─── PAGE EXTRACT

On August 26, Nigeria's health minister said that Nigeria had "thus far contained" the Ebola outbreak, with only one of 13 cases being treated out of isolation.
The WHO said it withdrew staff from the laboratory at Kailahun-one of two such facilities in Sierra Leone-after a Senegalese epidemiologist was infected with the deadly disease.
"It's a temporary measure to take care of the welfare of our remaining workers," said WHO spokesperson Christy Feig, without specifying how long the measure would last. "After our assessment, they will return."
With resources already stretched thin trying to contain the West African outbreak, many health groups are unable to provide-or can only provide limited-help to combat the Ebola outbreak in the Congo.
A United Nation's mission in the Congo reported that 13 people had already died from the Sudanese strain of Ebola, five health workers among them.
"Usually, we would be able to mobilize specialist hemorrhagic fever teams, but we are currently responding to a massive epidemic in West Africa," said Jeroen Beijnberger, an aid group medical coordinator in Congo. "This is limiting our capacity to respond to the epidemic in Equateur Province."
Dr. Tom Frieden, director of the U.S. Centers for Disease Control and Prevention, is visiting several of the West African nations who are dealing with the Ebola outbreak.
"Lots of hard work is happening, lots of good things are happening," Frieden said during a meeting with Liberian President Ellen Johnson Sirleaf. "But the virus still has the upper hand."
Frieden did express optimism that the outbreak could be contained.
"Ebola doesn't spread by mysterious means, we know how it spreads," he said. "So we have the means to stop it from spreading, but it requires tremendous attention to every detail."

──────

In the Ebola news extract, write out the part that opens with the words "A United Nation's" and closes with "the Ebola outbreak.", swapping "medical coordinator" for "field coordinator".

─── EXTRACTED INFORMATION

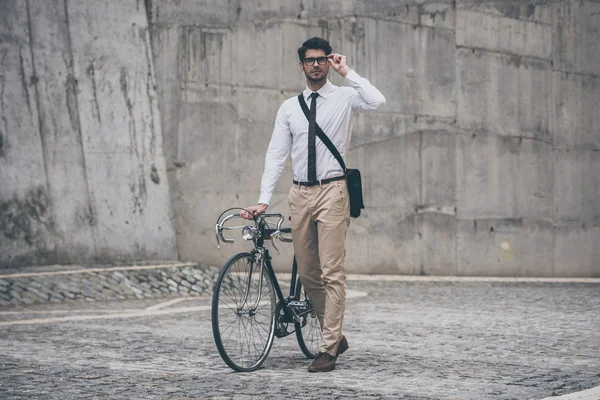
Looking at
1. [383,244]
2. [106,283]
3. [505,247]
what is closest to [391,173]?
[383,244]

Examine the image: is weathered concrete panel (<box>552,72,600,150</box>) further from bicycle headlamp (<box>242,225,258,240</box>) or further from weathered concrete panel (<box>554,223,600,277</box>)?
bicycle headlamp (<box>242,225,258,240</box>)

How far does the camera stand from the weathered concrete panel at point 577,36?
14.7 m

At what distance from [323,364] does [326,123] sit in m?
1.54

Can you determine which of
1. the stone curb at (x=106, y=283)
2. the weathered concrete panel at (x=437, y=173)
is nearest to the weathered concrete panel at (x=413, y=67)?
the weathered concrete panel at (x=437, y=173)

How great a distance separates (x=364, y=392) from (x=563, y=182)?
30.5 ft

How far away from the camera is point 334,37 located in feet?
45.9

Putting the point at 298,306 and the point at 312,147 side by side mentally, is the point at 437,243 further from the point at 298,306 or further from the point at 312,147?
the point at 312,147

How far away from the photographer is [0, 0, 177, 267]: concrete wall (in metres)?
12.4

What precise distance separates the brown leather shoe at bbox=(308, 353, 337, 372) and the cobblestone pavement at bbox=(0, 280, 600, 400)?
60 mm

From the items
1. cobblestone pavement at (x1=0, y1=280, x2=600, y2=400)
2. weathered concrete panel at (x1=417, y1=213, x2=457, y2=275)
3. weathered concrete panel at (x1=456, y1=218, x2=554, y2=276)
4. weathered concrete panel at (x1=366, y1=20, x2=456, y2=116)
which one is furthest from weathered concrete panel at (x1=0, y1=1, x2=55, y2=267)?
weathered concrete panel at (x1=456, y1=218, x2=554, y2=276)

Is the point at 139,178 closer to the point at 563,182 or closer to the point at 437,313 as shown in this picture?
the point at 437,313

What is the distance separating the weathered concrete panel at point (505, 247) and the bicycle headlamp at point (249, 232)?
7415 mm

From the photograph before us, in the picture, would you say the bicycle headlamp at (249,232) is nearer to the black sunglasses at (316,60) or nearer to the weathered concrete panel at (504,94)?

──────

▶ TASK SOLUTION
A United Nation's mission in the Congo reported that 13 people had already died from the Sudanese strain of Ebola, five health workers among them.
"Usually, we would be able to mobilize specialist hemorrhagic fever teams, but we are currently responding to a massive epidemic in West Africa," said Jeroen Beijnberger, an aid group field coordinator in Congo. "This is limiting our capacity to respond to the epidemic in Equateur Province."
Dr. Tom Frieden, director of the U.S. Centers for Disease Control and Prevention, is visiting several of the West African nations who are dealing with the Ebola outbreak.